_Exercise task 1_. From the article below on the name generator, list the parameters a user can specify when generating a name.
_Exercise task 2_. Write the next part of the article below on the Statistically Representative Name Generator, picking up after its final sentence.

━━━ Extract provided

March 6, 2020

Introduction

Imagine that you’re a journalist looking to anonymize a source. How do you do so responsibly?

You could just come up with a name off the top of your head. But this will be affected by your own personal bias. You may even end up choosing a name that is subtly influenced by the name of your source.

You could use a random name generators on the Internet. But such generators draw from a general list of names, which may not be representative of the age and sex of your source. Thus, such randomness comes at the cost of accuracy.

A better way

But what if you could randomly generate a name that representative of the age and sex of your source? A name that was based on the names of other babies born that year, and that could even be specified as falling within a desired range of popularity?

That’s what the Statistically Representative Name Generator is designed to do.

How it works

Using the Baby Names from Social Security Card Applications dataset released by Data.gov, the Statistically Representative Name Generator randomly generates a name within a specified year of birth, birth sex, and popularity range. More popular names from that year are statistically more likely to be generated. Thus you can be sure that the name that is generated is statistically representative within the specified parameters.

━━━━━━
━━━ Data extract

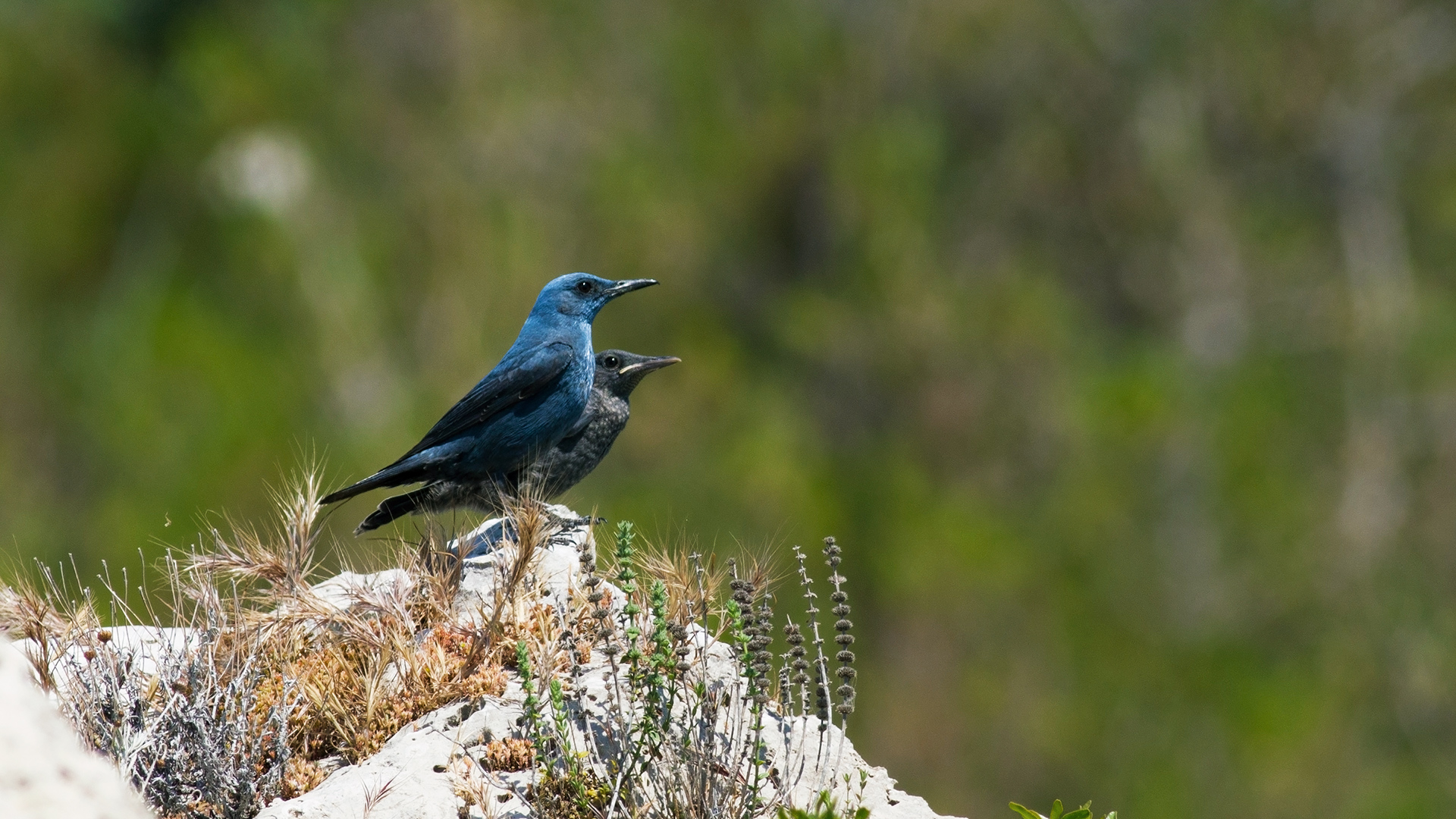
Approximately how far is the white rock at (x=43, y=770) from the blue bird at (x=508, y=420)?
3012 mm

━━━━━━

_Task response 1_. Year of birth, birth sex, popularity range

_Task response 2_.
Under the hood (pt. 1)

The SRNG’s code is relatively straightforward. First, the app generates a random number based on the specified popularity range. The upper and lower bounds of the number are derived by taking the total number of names recorded in the dataset (numsum) and then multiplying by the specified bounds.

    randor <- reactive({
        data <- datar() ## Grabs relevant dataset
        numsum <- sum(data$num)
        bounds <- input$bounds
        upper <- ifelse(bounds[1] == 0, 
                        numsum, numsum * (1 - (bounds[1] *.01)))
        lower <- ifelse(bounds[2] == 100, 
                        1, numsum * (1 - (bounds[2] * .01)))
        sample(lower:upper, 1)
    })

Under the hood (pt. 2)

Next, the app loops through the dataset to find where the random number falls and returns the name associated with that number. Here a name is generated from the set of male babies born in 1986, with a full popularity range specified.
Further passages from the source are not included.